For fifty years I have developed the habit of carrying one or more sketchbooks with me wherever I go.  Into these sketchbooks I regularly: 1) enter drawings of the world before me often using various media; 2) explore ideas, designs, color notations of real or imaginary projects; 3) collect and paste in images of more than passing interest to me; 4) jot down notes; 5) glue or tape in drawings from envelopes, napkins, doodles or other playful moments, etc.

Over time, these sketchbooks gather, collect, and mirror an overview of my visual relationship with the world. Often I see connections myself for the first time, because as I draw to learn more about what I see, my sketchbooks also allow my thoughts, feelings and experiments to show up spontaneously, without editing or suppression. Looking back over time, I note that my sketchbooks have become the source material for most of the projects that have inspired my life work as an artist.

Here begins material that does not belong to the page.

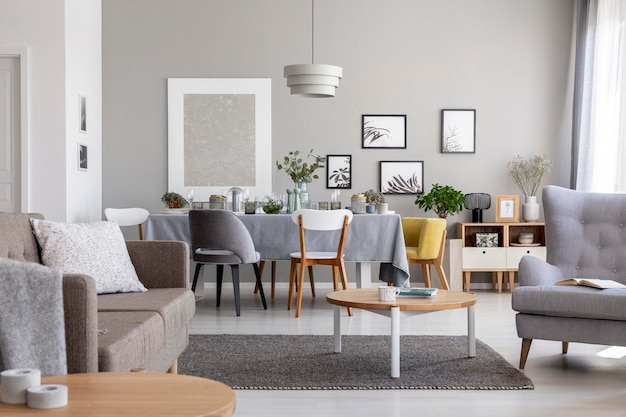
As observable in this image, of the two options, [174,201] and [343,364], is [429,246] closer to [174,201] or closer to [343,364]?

So from that insight and thanks to my students once again, this summer I have been working with twenty TDS ‘drawers’ in a course we invented in the road as it were, called The Sketchbook Seminar. We are meeting only once a month and by e-mail. My assignments explore simple issues such as how and what to enter into one’s sketchbook, or the more complex strategies for developing new habits needed to take this mini- studio (sketchbook and tools) into the very crevices of one’s own life and on a regular basis.*

I know of course that there are lots of good art schools out there, where with time and diligence a person can learn the traditional formulas of art-making—and our programs at TDS include passing along these skills. Yet what distinguishes our core mission at The Drawing Studio is to open up the conversation about the languages of vision to everyone, which means literally reaching out, inventing ways to extend the opportunity to people beyond the art-school model to learn to 'see’—not as a specialist profession, but as a practice and a wider conversation that belongs to all of us, at any age or walk of life.

So what’s next? I am promising my twenty sketchbook seminarians that, if they keep their sketchbooks alive for at least five years, what will emerge will be twenty astonishing points-of-view about life, each challenging our own small bubble of reality about the world, each unique as art and breath-taking as expression, each an inspiration to look again. Because the life under our nose still has surprises.